**REQUIRED WORK:** Reproduce the lines below exactly, from the one containing "TrendSurvivor Street Style" through the one containing "Tiger Swallowtail-featured In", both included. Leave out any pictures.

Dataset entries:
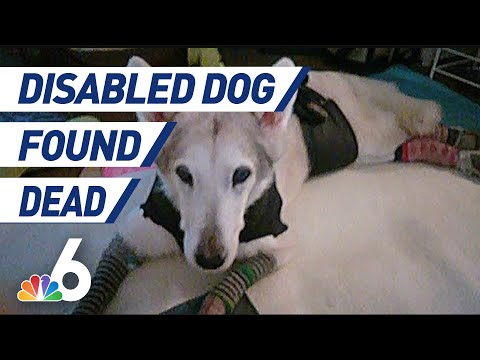 Disabled Dog Found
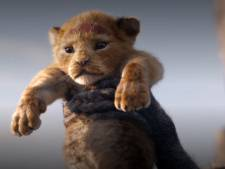 Max Verstappen en Lion King bepalen dierennamen: Max en Simba populairst
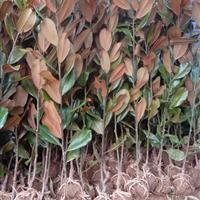 廣玉蘭苗價格供應/廣玉蘭苗圖片供應/廣玉蘭小苗種植基地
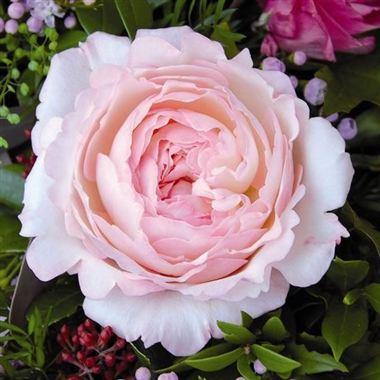 Rose Keira By David Austin David Austin Garden Roses Triangle Nursery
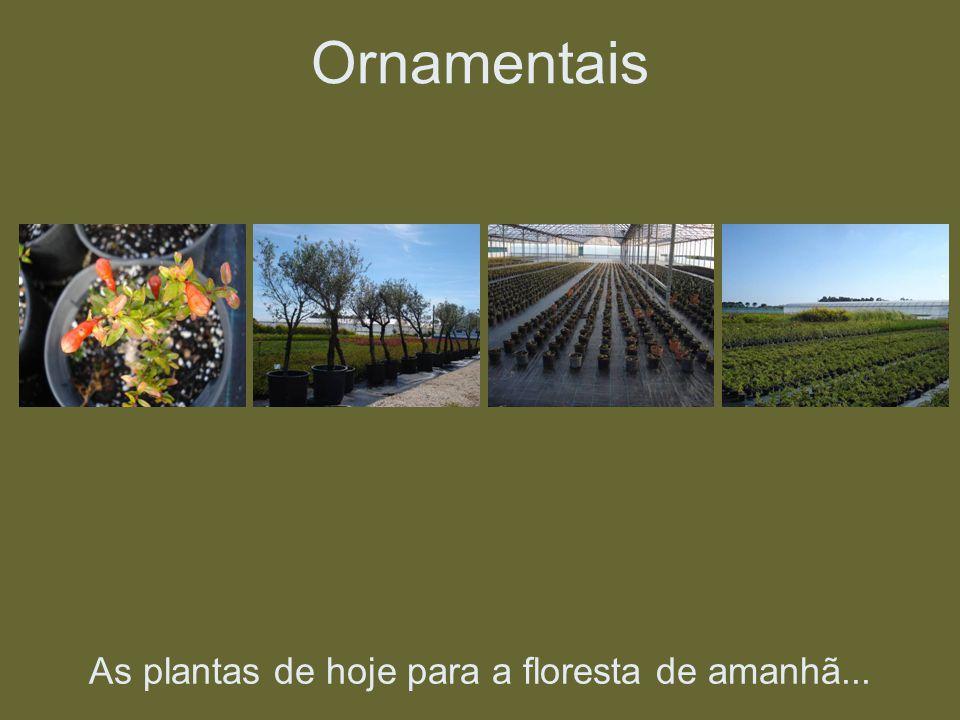 As plantas de hoje para a floresta de amanhã... Ornamentais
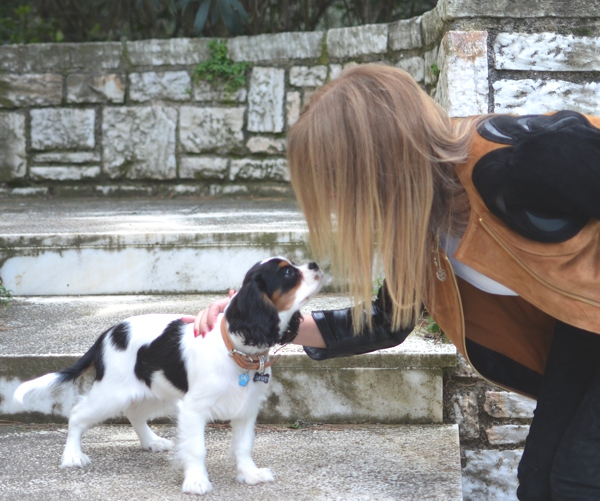 TrendSurvivor Street Style Outfit Leather Jacket, cavalier king charles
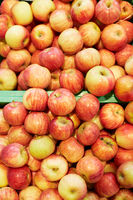Viele frische Äpfel
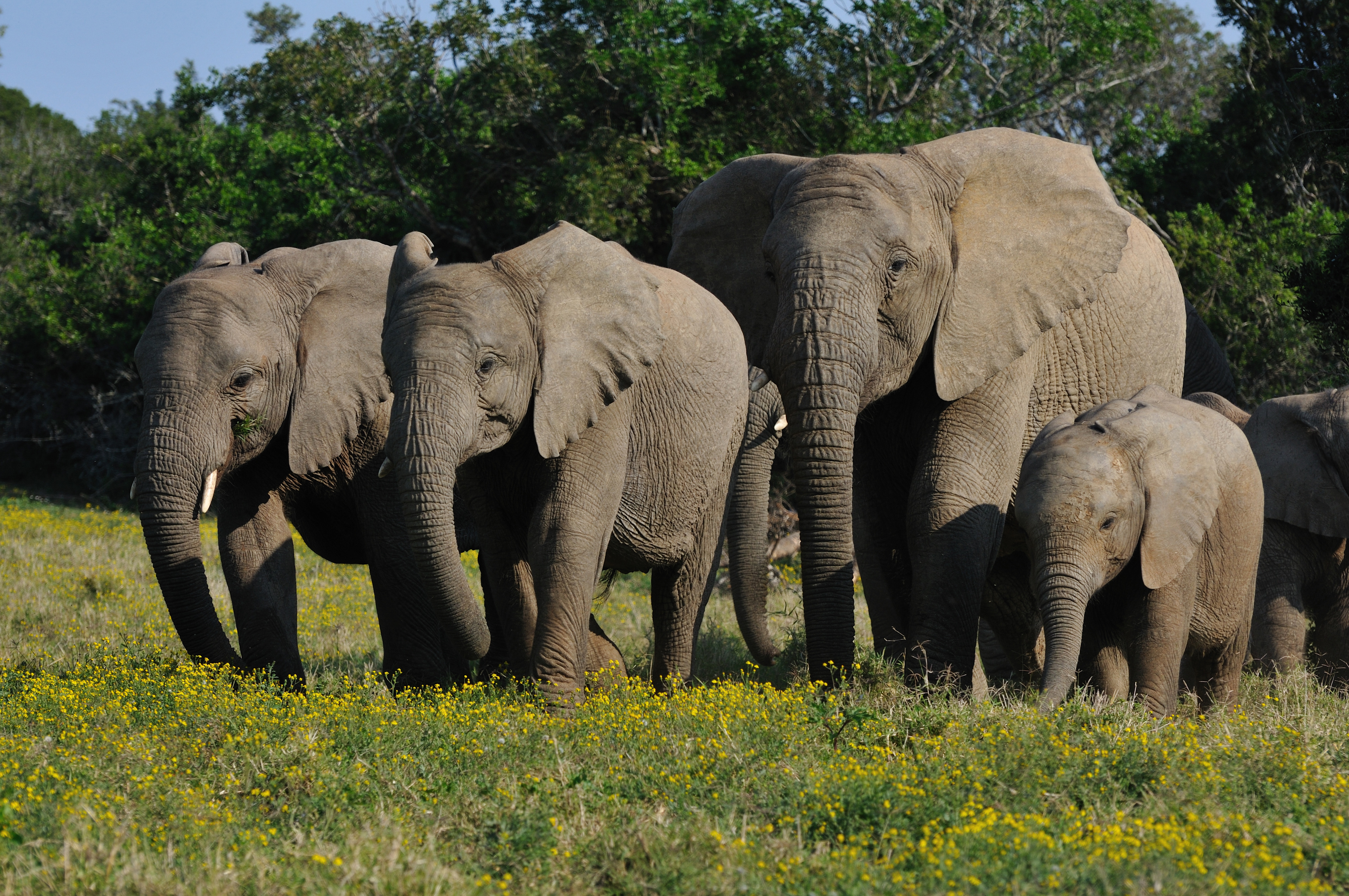 Eastern-Cape-Elephant-2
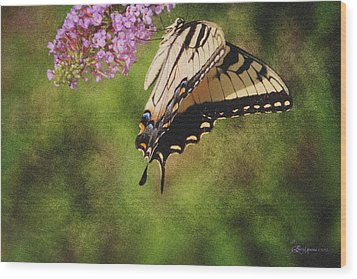 Tiger Swallowtail-featured In Photography And Textures And Harmony-happiness Groups Wood Print by EricaMaxine  Price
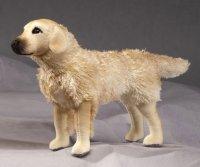 Kösener-Golden Retriever (Minitier)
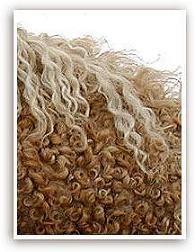 Closeup of North American Curly Horse fur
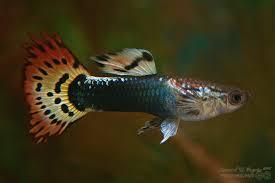 Pesci d'acquario che possono vivere senza riscaldatore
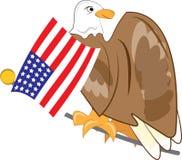 Patriotic Eagle Stock Image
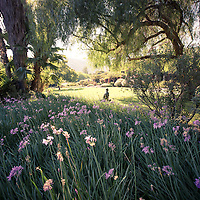 Photography for Spiritual Retreats and Workshops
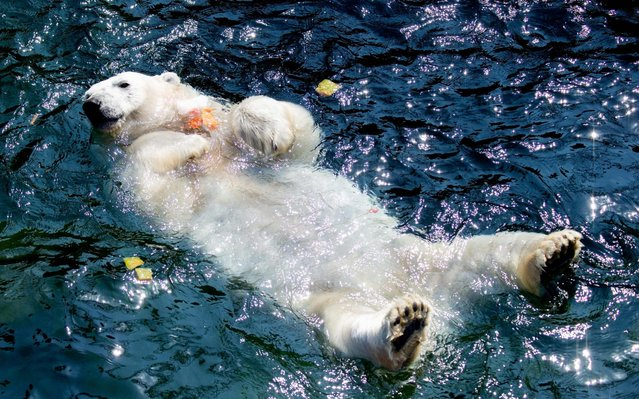"""Polar bear """"Milana"""" holds an ice cake with frozen fruit as she takes a bath in her pool at the zoo in Hanover, northern Germany, where temperatures reached around 33 degrees Celsius on June 26, 2019. Meteorologists blamed a blast of hot air from northern Africa for the heatwave early in the European summer, which could send thermometers above 40 degrees Celsius (104 Fahrenheit) in France, Spain and Greece on Thursday and Friday. (Photo by Hauke-Christian Dittrich/dpa/AFP Photo)"""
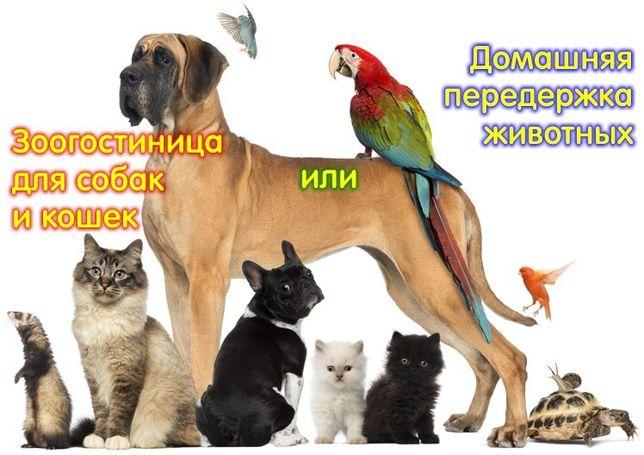 Передержка животных, зоогостинница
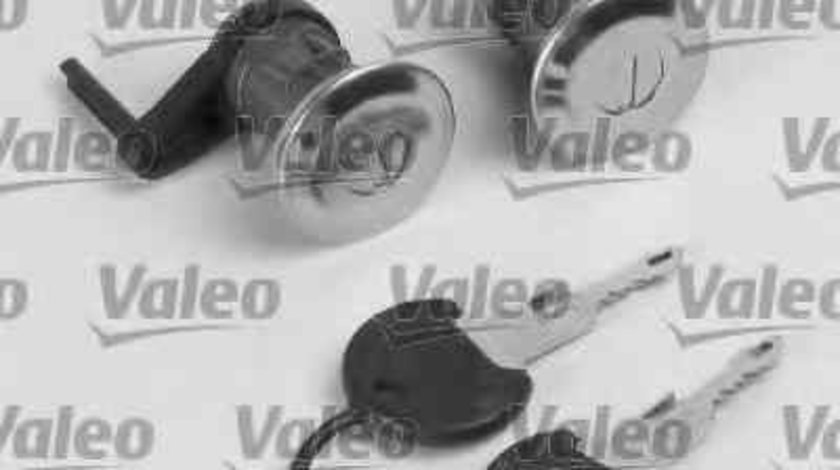Set cilindru inchidere PEUGEOT 206 Van Producator AKUSAN LCCF01254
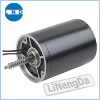 Micro Motor (L-6495)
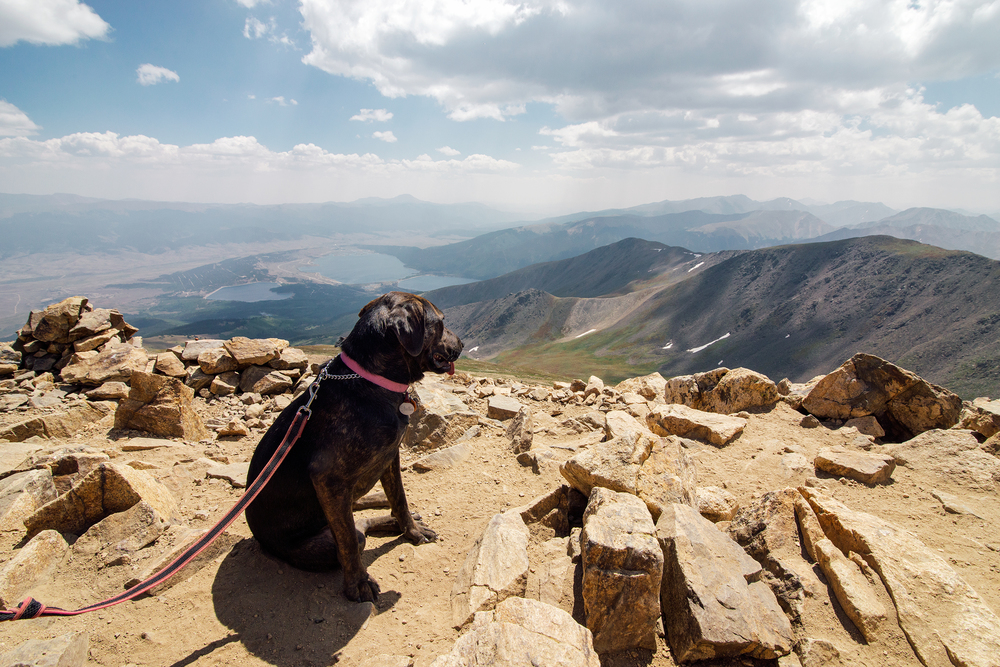 Puppy At The Summit Of Mount Elbert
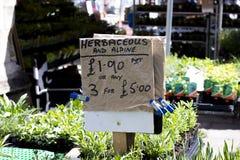 Plantas de arrasto do Lobelia para a venda imagem de stock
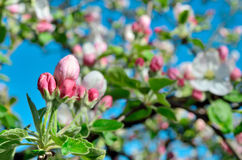 Young apple-tree flowers in the spring garden Stock Photos
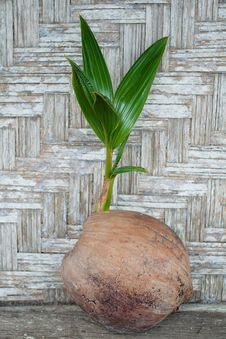 Free Coconut Sprout Stock Photography - 17490942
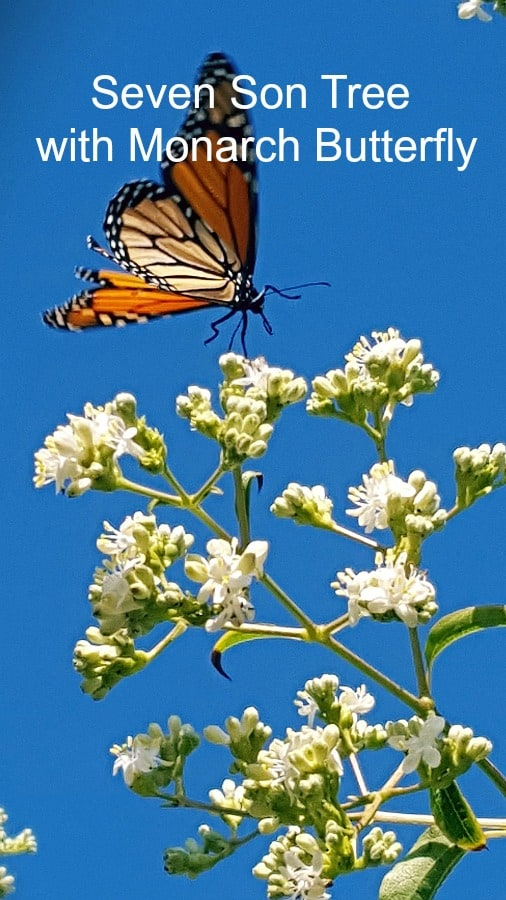 Seven son tree with Monarch butterfly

**ANSWER SECTION:**
 TrendSurvivor Street Style Outfit Leather Jacket, cavalier king charles
Viele frische Äpfel
 Eastern-Cape-Elephant-2
 Tiger Swallowtail-featured In Photography And Textures And Harmony-happiness Groups Wood Print by EricaMaxine  Price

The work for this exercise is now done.